The lawsuit states that when the van arrived at the jail, Shinneman was lying face down on the floorboard with his head at the tailgate doors. He was then “forcibly removed” by several deputies and put into a wheelchair, according to the lawsuit.
Shinneman’s lawyers released security camera footage that they argue shows some Marion County Jail employees “manhandled” him, furthering his injuries. Other employees mocked him for his condition or “simply ignored” him, according to the lawsuit, which was filed Sunday.
The lawyers also say an onsite nurse observed Shinneman only from a distance before refusing to accept him because she believed he merely was intoxicated.
Shinneman eventually was carried out of the intake area in what his attorneys described as “a hog-tied manner and taken to Eskenazi Hospital. There, he was diagnosed with a fractured and dislocated spinal cord, resulting in paralysis.
Shinneman now lives in a nursing home, his attorneys said. His legal team is seeking “accountability among public and law enforcement officials,” as well as damages.
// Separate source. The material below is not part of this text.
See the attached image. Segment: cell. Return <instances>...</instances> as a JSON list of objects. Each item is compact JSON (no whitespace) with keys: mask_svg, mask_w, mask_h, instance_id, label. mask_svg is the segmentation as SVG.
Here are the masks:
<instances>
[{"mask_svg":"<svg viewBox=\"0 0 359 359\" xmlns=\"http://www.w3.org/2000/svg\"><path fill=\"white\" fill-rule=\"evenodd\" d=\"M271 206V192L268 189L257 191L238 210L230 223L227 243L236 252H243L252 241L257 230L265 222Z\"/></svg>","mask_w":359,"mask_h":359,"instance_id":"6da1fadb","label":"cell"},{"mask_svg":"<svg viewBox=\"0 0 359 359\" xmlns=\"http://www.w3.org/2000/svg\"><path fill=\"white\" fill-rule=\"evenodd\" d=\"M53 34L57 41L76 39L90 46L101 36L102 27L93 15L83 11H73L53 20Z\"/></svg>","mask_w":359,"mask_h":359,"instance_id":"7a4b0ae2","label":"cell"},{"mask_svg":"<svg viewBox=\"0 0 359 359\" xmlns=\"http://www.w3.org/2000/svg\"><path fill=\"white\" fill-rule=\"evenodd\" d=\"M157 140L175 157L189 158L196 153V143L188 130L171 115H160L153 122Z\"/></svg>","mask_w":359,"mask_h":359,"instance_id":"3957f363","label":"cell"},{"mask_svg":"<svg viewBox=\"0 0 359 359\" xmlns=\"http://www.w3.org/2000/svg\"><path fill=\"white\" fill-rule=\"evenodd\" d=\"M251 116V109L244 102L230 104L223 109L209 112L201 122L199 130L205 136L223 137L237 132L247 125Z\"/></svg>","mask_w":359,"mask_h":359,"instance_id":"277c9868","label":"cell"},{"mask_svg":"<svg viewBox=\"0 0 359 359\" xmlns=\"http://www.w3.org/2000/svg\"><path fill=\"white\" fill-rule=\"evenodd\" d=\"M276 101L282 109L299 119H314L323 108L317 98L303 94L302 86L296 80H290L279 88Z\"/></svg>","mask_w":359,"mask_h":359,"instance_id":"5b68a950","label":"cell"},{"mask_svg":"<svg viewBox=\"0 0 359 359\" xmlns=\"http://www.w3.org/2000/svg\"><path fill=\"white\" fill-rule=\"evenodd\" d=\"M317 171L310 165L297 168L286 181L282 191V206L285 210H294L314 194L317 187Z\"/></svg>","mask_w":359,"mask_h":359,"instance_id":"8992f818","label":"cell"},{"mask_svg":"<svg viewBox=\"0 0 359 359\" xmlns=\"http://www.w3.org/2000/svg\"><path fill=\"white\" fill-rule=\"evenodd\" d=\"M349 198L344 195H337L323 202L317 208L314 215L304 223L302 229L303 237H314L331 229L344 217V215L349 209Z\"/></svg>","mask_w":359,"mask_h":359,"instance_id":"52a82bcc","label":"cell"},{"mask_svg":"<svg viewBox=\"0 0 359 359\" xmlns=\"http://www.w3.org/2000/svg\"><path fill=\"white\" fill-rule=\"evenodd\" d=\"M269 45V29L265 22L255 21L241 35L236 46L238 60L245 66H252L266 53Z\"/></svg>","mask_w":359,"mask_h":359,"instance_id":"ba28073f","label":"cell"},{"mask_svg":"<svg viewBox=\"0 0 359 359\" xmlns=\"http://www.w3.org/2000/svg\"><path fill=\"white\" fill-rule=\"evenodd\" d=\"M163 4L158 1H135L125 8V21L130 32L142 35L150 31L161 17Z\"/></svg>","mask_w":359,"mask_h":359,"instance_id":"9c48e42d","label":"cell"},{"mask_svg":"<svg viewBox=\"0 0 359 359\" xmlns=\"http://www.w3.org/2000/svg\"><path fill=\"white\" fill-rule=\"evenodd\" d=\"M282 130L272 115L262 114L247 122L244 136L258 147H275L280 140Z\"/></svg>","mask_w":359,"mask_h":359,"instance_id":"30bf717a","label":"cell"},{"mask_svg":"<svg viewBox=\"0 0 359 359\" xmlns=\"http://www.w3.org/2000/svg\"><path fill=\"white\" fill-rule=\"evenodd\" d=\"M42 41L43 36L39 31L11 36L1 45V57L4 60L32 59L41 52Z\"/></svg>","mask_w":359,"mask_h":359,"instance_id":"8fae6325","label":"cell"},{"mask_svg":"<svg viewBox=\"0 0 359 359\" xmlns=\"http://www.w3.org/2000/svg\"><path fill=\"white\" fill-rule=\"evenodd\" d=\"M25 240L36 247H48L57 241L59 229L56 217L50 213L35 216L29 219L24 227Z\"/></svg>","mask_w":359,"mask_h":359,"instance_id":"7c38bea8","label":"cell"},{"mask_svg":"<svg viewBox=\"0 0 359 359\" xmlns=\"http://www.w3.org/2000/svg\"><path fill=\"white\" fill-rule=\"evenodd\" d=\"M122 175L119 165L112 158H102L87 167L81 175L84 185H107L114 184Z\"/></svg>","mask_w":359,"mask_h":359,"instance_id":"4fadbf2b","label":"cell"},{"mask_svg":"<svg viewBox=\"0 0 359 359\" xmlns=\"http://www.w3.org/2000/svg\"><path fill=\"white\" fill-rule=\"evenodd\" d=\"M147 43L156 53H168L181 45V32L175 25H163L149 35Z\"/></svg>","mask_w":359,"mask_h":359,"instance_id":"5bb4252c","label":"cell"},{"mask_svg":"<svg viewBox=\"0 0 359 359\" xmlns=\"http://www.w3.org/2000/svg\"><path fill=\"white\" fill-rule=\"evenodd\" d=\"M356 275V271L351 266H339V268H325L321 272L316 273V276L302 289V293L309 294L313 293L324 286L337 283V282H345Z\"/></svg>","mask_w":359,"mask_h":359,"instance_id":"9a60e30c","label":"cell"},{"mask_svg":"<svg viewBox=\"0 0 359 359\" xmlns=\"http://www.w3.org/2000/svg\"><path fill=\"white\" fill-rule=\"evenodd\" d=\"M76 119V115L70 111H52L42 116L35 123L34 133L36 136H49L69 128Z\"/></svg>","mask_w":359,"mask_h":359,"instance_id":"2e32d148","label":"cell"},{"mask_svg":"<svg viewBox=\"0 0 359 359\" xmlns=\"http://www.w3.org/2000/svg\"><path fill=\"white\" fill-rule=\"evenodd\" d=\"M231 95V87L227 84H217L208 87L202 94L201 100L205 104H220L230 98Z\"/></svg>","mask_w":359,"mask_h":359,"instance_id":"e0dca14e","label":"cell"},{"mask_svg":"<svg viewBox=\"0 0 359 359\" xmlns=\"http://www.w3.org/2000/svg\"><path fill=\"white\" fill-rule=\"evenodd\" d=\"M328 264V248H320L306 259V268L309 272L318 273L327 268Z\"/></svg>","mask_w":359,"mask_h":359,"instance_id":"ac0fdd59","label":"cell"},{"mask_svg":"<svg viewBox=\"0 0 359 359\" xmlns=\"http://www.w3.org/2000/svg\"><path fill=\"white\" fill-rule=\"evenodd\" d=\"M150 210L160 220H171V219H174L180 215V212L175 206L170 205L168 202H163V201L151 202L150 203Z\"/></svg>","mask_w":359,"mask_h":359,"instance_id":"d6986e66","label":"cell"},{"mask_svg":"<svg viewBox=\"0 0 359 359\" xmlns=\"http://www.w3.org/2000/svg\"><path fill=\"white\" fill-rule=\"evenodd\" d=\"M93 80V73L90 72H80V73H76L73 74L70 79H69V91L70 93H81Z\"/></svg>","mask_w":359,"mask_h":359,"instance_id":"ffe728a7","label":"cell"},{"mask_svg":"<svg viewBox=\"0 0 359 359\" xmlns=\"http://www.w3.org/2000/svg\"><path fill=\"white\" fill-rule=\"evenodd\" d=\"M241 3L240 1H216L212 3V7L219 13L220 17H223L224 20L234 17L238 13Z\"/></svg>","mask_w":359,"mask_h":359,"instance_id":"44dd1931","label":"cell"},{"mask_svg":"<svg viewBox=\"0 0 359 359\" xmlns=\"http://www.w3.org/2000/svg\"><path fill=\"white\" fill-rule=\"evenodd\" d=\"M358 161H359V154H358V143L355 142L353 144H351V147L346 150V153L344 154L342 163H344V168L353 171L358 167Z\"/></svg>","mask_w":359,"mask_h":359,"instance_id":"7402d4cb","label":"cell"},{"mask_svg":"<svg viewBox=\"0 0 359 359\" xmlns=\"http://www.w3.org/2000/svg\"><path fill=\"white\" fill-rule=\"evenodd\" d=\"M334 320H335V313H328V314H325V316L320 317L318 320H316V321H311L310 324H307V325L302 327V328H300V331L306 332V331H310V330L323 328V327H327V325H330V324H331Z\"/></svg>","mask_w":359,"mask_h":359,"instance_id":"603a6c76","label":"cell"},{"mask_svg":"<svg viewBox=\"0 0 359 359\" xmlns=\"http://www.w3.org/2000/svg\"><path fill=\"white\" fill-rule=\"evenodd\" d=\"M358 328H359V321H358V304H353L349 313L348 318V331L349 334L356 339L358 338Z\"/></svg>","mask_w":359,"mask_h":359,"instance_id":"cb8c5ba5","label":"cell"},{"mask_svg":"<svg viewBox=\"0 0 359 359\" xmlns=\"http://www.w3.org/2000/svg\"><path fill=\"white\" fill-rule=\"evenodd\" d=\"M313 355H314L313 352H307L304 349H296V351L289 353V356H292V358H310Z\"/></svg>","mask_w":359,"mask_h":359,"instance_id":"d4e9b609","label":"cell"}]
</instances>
“This is a disturbing case because it could literally happen to anyone,” said Jennifer Culotta, one of Shinneman’s attorneys. “It is shocking that in the wake of Freddie Gray’s death, that the Marion County Jail transport vans were not equipped with safety belts, cameras to monitor transports, or security measures to ensure that transports are not thrown around the back of a transport van like a pinball in a machine.”
The case in the U.S. District Court for the Southern District of Indiana is Travis Chinneman v. Indianapolis-Marion County City-County Council, et al., 1:21-cv-02203.